The resolution charts were analysed under a microscope with 40x and 100x enlargement. Under a microscope you really see what the film has captured. It's the most precise method. Usable for negative film and positve film, BW and colour.
We've discussed our methods and results with Dr. H. Nasse, chief optic designer of Zeiss, and got confirmation.
Furthermore we analysed the whole imaging chain: Optical enlarging with APO-lenses, scanning with drum scanners (Imacon X5 and ICG 370) and Nikon Coolscan 5000 scanner, and projection with different high quality projecting lenses.
Very short summary of the results:
Highest system resolution in the whole imaging chain is achieved with optical enlarging and projection. Loss in resolution compared to the results under the microscope in only 5 - 10%.
Same with slide projection. Getting 120 lp/mm on the projection screen with e.g Velvia 100 is possible with high quality projection lens
[the current digital beamers (the most expensive 7000 - 10000€ class) with their extremely low resolution of max. 2 MP deliver 15 - 20 lp/mm on the screen.
Slide projection is the field where quality advantages of film compared to digital technique is really huge].
With drum scanners the reduction in resolution is bigger, 20 - 40% dependent on the film.
Far behind is 4000 ppi scanning with the Coolscan 5000 (effective 3600 ppi).
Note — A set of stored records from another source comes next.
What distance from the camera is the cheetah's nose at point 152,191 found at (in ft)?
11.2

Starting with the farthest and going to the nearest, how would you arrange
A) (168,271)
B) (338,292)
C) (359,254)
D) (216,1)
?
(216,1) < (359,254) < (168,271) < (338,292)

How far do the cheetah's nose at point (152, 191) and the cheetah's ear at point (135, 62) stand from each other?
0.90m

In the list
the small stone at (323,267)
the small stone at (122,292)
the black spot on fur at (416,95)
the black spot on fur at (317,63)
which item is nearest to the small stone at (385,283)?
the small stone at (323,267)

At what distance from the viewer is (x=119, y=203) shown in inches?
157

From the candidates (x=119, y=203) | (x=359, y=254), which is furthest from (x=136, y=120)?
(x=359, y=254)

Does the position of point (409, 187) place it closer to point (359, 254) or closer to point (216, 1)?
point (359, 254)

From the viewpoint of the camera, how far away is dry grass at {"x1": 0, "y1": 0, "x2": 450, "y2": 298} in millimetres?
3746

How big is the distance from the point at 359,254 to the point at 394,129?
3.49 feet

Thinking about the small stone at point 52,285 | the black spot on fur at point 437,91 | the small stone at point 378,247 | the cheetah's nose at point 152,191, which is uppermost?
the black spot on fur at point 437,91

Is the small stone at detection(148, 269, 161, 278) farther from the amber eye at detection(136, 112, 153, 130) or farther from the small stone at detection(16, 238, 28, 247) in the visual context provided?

Worst resolution values of all, significant loss in detail. 70 lp/mm is the limit, more is not possible, even with high resolution films or higher object contrast.
Scanners are limited by the Nyquist frequency. An optical imaging chain (lenses + film) is not, here the limiting factors are diffraction and object contrast.
As resolution is dependant on object contrast, the differences are bigger with higher object contrast (more than our 1:4), and they decrease with less object contrast.